## Input records
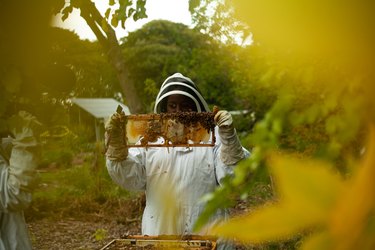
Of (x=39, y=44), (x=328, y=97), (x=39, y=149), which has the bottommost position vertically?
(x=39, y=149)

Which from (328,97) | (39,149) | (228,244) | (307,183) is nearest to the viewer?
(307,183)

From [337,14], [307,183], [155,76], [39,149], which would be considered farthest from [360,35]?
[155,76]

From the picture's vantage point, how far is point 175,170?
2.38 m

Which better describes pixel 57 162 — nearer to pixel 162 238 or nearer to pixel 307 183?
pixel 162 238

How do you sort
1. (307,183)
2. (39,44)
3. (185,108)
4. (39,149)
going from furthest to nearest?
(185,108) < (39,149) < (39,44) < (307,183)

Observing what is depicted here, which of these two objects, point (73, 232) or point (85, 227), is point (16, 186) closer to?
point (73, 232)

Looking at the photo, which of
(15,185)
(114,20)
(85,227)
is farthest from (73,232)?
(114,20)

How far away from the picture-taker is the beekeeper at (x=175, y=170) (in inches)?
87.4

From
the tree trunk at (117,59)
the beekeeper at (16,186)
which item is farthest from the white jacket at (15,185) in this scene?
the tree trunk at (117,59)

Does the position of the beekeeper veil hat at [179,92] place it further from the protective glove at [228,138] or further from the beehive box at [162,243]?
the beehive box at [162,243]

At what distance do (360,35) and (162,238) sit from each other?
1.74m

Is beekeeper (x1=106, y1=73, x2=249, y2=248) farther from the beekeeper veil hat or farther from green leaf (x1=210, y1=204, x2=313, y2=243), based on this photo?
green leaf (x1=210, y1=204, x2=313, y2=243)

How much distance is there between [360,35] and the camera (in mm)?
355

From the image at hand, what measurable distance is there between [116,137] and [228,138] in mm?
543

--

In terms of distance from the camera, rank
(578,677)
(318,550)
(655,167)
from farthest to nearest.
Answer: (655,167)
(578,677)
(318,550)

...

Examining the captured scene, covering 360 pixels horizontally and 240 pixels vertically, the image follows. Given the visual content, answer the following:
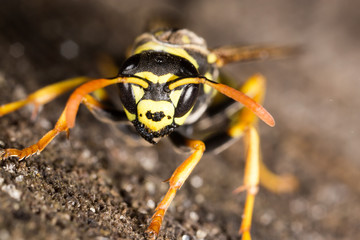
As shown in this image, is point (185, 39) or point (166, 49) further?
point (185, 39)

## What is needed
Which lines, starting with the line that contains "From [337,14], [307,183], [155,76], [39,149], which" and going on through the line that contains "(185,108) < (39,149) < (39,44) < (307,183)", appear in the records above? Copy them out word for word.

## Response
From [337,14], [307,183], [155,76], [39,149], which would be considered farthest from [360,35]?
[155,76]

From the picture's vantage point, how far is point 175,170?
2.38 m

Which better describes pixel 57 162 — nearer to pixel 162 238 or nearer to pixel 307 183?
pixel 162 238

How do you sort
1. (307,183)
2. (39,44)
3. (185,108)
4. (39,149)
going from furthest to nearest?
(185,108) < (39,149) < (39,44) < (307,183)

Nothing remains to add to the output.